## ACTION ITEM
Repeat, exactly as written, the lines of the records below from the first through the line with "common name: rodent", but none past it.

☆ ☆ ☆ ☆ ☆

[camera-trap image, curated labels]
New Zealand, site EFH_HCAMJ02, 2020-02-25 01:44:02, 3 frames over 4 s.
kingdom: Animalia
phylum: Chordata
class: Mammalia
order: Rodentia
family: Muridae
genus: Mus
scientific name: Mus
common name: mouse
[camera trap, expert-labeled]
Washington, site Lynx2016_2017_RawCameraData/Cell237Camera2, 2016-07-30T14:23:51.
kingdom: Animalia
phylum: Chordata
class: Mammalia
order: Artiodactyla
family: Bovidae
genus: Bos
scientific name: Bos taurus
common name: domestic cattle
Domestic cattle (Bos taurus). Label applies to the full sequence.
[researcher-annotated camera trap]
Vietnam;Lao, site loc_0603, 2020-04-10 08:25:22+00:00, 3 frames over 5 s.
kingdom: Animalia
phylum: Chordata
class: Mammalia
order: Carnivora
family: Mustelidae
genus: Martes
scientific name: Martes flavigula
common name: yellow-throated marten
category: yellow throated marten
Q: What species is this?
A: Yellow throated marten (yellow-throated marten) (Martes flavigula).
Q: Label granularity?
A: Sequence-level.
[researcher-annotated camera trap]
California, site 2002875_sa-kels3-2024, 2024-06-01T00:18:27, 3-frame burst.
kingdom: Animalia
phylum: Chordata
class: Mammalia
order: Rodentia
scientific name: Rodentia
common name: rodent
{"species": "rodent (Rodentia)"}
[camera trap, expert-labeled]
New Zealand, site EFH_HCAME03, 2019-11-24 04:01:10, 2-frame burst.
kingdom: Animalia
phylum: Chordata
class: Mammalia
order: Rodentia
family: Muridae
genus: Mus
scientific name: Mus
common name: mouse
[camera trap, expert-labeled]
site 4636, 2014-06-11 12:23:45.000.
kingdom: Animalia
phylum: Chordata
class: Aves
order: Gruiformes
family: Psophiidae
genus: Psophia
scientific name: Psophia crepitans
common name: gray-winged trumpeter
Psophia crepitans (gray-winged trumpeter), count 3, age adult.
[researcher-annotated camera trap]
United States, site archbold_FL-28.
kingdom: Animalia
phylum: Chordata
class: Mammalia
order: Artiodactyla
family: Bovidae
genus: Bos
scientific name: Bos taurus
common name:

☆ ☆ ☆ ☆ ☆

## PROBLEM SOLUTION
[camera-trap image, curated labels]
New Zealand, site EFH_HCAMJ02, 2020-02-25 01:44:02, 3 frames over 4 s.
kingdom: Animalia
phylum: Chordata
class: Mammalia
order: Rodentia
family: Muridae
genus: Mus
scientific name: Mus
common name: mouse
[camera trap, expert-labeled]
Washington, site Lynx2016_2017_RawCameraData/Cell237Camera2, 2016-07-30T14:23:51.
kingdom: Animalia
phylum: Chordata
class: Mammalia
order: Artiodactyla
family: Bovidae
genus: Bos
scientific name: Bos taurus
common name: domestic cattle
Domestic cattle (Bos taurus). Label applies to the full sequence.
[researcher-annotated camera trap]
Vietnam;Lao, site loc_0603, 2020-04-10 08:25:22+00:00, 3 frames over 5 s.
kingdom: Animalia
phylum: Chordata
class: Mammalia
order: Carnivora
family: Mustelidae
genus: Martes
scientific name: Martes flavigula
common name: yellow-throated marten
category: yellow throated marten
Q: What species is this?
A: Yellow throated marten (yellow-throated marten) (Martes flavigula).
Q: Label granularity?
A: Sequence-level.
[researcher-annotated camera trap]
California, site 2002875_sa-kels3-2024, 2024-06-01T00:18:27, 3-frame burst.
kingdom: Animalia
phylum: Chordata
class: Mammalia
order: Rodentia
scientific name: Rodentia
common name: rodent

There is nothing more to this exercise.